Start Material to process
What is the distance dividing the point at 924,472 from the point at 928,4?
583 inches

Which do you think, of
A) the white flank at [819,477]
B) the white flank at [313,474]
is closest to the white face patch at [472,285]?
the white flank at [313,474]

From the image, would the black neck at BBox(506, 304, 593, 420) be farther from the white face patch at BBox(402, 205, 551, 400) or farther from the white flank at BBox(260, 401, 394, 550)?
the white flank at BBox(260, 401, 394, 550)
End Material to process
Start Material to process
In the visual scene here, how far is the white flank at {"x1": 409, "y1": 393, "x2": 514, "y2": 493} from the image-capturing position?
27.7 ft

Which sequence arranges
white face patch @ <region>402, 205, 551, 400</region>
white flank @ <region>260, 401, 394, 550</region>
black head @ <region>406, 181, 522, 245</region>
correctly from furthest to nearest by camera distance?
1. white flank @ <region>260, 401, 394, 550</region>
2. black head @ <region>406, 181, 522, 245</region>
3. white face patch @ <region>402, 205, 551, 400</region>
End Material to process
Start Material to process
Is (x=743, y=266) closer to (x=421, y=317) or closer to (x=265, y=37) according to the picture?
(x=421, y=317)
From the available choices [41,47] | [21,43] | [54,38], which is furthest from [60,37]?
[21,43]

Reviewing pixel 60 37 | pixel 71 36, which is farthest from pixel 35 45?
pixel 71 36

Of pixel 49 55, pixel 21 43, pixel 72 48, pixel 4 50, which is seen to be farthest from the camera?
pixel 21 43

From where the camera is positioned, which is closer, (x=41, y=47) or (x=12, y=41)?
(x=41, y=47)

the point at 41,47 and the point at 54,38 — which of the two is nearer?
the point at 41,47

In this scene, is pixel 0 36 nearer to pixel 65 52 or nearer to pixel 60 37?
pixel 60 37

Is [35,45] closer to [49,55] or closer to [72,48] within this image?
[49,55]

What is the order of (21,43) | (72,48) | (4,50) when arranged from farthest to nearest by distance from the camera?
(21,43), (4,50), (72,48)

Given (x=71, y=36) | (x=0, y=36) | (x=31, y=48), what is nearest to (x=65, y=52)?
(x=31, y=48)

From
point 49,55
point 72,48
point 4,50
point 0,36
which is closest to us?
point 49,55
End Material to process
■ **Problem requirements**
Arrange as a Markdown table the lines of the entries, beginning with the line that contains "Which sequence arranges" and continuing through the line that contains "3. white face". Use the columns Row and Line.

■ **Exercise answer**
| Row | Line |
|---|---|
| 1 | Which sequence arranges |
| 2 | white face patch @ <region>402, 205, 551, 400</region> |
| 3 | white flank @ <region>260, 401, 394, 550</region> |
| 4 | black head @ <region>406, 181, 522, 245</region> |
| 5 | correctly from furthest to nearest by camera distance? |
| 6 | 1. white flank @ <region>260, 401, 394, 550</region> |
| 7 | 2. black head @ <region>406, 181, 522, 245</region> |
| 8 | 3. white face patch @ <region>402, 205, 551, 400</region> |